Quand le maloya se pare de paillettes : un souffle nouveau sur la scène réunionnaise
À La Réunion, l’histoire se danse autant qu’elle se chante. Ici, chaque battement de roulèr raconte une mémoire, chaque cri de kayamb évoque la résistance et la fête. Et pourtant, il arrive que la tradition laisse place à la surprise… Choka Glams est de ces météores qui coupent le ciel de nos habitudes avec éclat. Vice-champions lors d’une récente compétition culturelle, ils n’ont pas seulement été remarqués pour leur performance : ils ont bousculé les codes, mêlant le maloya à l’univers inattendu des pompons, des strass et de la scène cabaret.
Un peu comme si le séga rencontrait un cabaret parisien, ou que les bals populaires prenaient des airs de revue de Broadway. Un choc culturel oui, mais surtout une fusion audacieuse qui questionne notre rapport à l’identité, à la mémoire vive, et à cette jeunesse qui invente sans renier.
Une chorégraphie identitaire entre mémoire et impertinence
Il y a, dans la proposition de Choka Glams, un geste artistique fort. Associer la gestuelle millénaire du maloya — né dans la douleur des champs de canne à sucre — à celle plus extravertie des cheerleaders, c’est prendre un risque. Celui d’être incompris, moqué, rejeté. Car sur cette île où les traditions sont vénérées presque religieusement, toucher au maloya revient parfois à marcher sur des braises.
Mais Choka Glams ne cherche pas à dénaturer, seulement à hybrider. Leur approche, entre hommage et subversion, s'inscrit dans une logique de transmission vivante, non figée. Un maloya qui ne serait plus seulement un chant post-esclavagiste, mais aussi un cri de liberté queer, un manifeste coloré, une transe douce et décalée. Et de fait, sur scène, les corps brillent, les genres se brouillent, les cœurs s’ouvrent. Le tambour raconte encore l’histoire, mais désormais, le mascara et les boas en disent long aussi.
Ce travail artistique, comparable à ce qu’ont pu faire Arielle Dombasle ou Christine and the Queens sur d’autres scènes, participe à réenchanter le patrimoine. Il propose une passerelle entre générations, entre audiences parfois antagonistes. Il nous invite à revoir notre définition de l’‘authenticité’, à l’épreuve du réel.
L’audace comme outil de transformation culturelle
Ce n’est pas seulement une question de spectacle. Ce que fait Choka Glams est politique, au sens noble du terme. Dans chacun de leurs pas de danse, il y a un refus silencieux de se conformer. La Réunion est une île-monde, forgée par ses mélanges, ses croisements, ses langages multiples.

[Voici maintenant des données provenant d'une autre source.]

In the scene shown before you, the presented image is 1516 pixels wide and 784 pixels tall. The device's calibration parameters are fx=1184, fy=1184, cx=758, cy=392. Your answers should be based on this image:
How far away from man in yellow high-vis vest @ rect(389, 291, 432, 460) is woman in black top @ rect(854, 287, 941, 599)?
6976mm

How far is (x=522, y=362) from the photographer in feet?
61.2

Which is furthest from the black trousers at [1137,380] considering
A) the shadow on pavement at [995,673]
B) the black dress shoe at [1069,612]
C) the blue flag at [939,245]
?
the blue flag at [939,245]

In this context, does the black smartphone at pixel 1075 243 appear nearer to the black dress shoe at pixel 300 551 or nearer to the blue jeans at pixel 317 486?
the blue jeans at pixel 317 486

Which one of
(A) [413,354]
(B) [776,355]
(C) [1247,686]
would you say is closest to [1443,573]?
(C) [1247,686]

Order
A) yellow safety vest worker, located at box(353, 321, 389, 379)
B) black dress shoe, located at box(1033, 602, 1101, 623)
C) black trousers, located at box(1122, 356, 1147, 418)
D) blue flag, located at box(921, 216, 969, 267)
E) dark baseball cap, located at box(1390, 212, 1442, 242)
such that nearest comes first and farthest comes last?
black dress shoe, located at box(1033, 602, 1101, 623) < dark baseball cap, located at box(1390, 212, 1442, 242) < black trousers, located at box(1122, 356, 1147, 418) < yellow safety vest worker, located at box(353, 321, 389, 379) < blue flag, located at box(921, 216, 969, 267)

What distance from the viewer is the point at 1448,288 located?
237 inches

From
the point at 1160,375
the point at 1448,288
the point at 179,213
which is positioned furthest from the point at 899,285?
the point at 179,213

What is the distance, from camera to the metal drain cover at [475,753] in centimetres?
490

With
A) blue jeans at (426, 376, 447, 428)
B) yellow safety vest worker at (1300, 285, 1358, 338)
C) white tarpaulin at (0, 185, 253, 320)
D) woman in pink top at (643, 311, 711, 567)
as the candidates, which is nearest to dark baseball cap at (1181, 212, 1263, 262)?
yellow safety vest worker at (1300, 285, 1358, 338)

Leur performance vrille le regard et l’écoute en rappelant que l’innovation est fille légitime de la tradition.
Et puis, cette finale qui les a vus devenir vice-champions n’est pas qu’un podium : c’est le signal d'une reconnaissance. Celle d’un public prêt à être surpris, à aimer quelque chose qu’il ne maîtrisait pas entièrement. Que le jury ait salué cette audace donne espoir. Cela montre que La Réunion n'est pas une carte postale figée mais un territoire bien vivant, où les jeunes créateurs peuvent surprendre sans trahir.
Rappelons-nous combien certaines expressions culturelles aujourd’hui sacrées furent un jour marginales. Le slam, le hip-hop, le jazz, même certains courants du séga ou du maloya, ont d’abord été vus comme des intrusions. Jusqu’à ce qu’on réalise qu’ils faisaient évoluer l’histoire plutôt que l’effacer.
En cela, Choka Glams n’est pas un "dérivé pop" du maloya. Ils en sont une mutation précieuse, qui interroge, bouscule, mais enrichit aussi. Leur succès prouve que l’émotion peut surgir là où les codes hésitent. Et que l’artiste, dans son rôle premier, est un révélateur d'époque.
Choka Glams nous offre ici bien plus qu’un show pailleté. Ils nous proposent un miroir, tendu vers nos préjugés, nos blocages, mais aussi nos possibles. Leur mélange de maloya et de flamboyance n’est pas une provocation gratuite ; c’est un manifeste joyeux pour une culture réunionnaise décomplexée, vivante, audacieuse. Face à leur tambour maquillé et leurs pas léchés, on ne peut que sourire, réfléchir… et peut-être même danser.